If you lead a Customer Success team, the start of a new quarter is not the time to coast. It is the time to recalibrate.
Your executive team is shifting priorities. Your board is asking different questions. The metrics that mattered six months ago may not be the metrics that matter now.
Here are three things you should do this week.
1. Sync with Your Executives and Your Team
Your executive team has likely shifted their measure of success from Growth to Efficiency. As Head of CS, you need to make that shift, too.
This means ensuring that how you measure the success of your CSMs and other contributors aligns with, and rolls up to, the metrics your leadership team has shifted to.
Then sync with your team immediately. They need to understand how their success will be measured. If your CSMs are optimizing for metrics that no longer matter to the business, everyone loses. You. Them. Your customers.
Do not let your team operate in the dark. Clarity is a leadership obligation.
2. Capacity Planning
Regardless of your customer segmentation model - whether it is a legacy ARR-based approach or a more modern AX-based model - there are a number of person-hours required to ensure each customer is successful. Those hours vary across lifecycle stages.
Get clear on this. Map the actual capacity required against the capacity you have available.
Make sure you have the appropriate number of resources to deliver success for your current and projected customer base. If you do not, you need to know that now, not three months from now when churn starts spiking and your team is burned out.
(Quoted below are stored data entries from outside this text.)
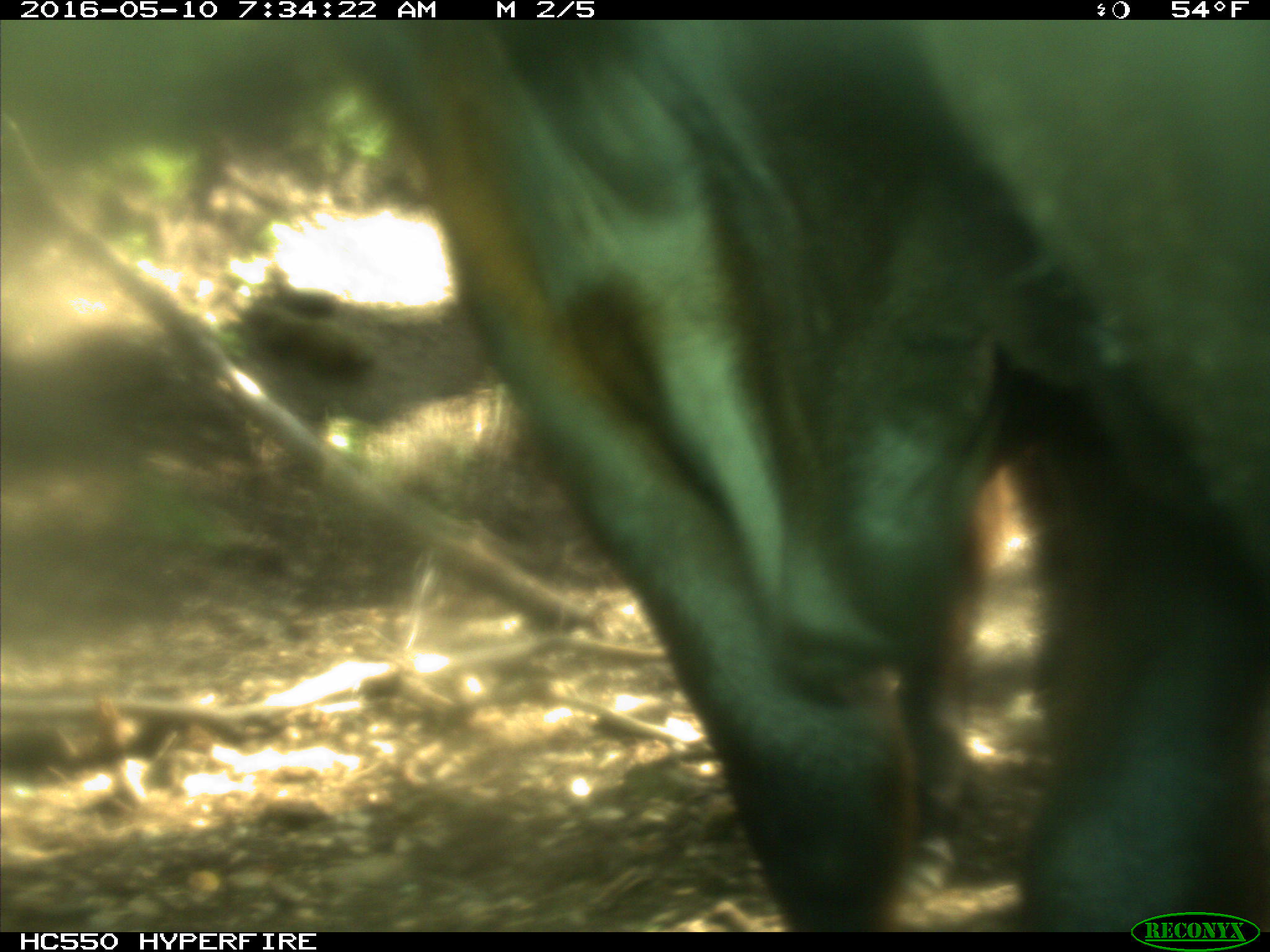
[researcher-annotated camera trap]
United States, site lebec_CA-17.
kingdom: Animalia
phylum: Chordata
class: Mammalia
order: Artiodactyla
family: Bovidae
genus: Bos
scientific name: Bos taurus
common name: domestic cow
Bos taurus (domestic cow).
3. Audit Your Segmentation Model
When was the last time you questioned whether your segmentation model actually reflects reality? Most CS teams segment by ARR or company size. That tells you almost nothing about the effort required to make a customer successful.
A $50K ARR customer with a simple use case might need less attention than a $10K customer with a complex deployment. If your segmentation does not account for this, your CSMs are spending time in the wrong places.
Look at your segments. Ask whether they are driving the right behaviors and the right resource allocation. If not, fix them before the quarter gets away from you.
Three actions. None of them are glamorous. All of them are the difference between leading your team and just managing a spreadsheet.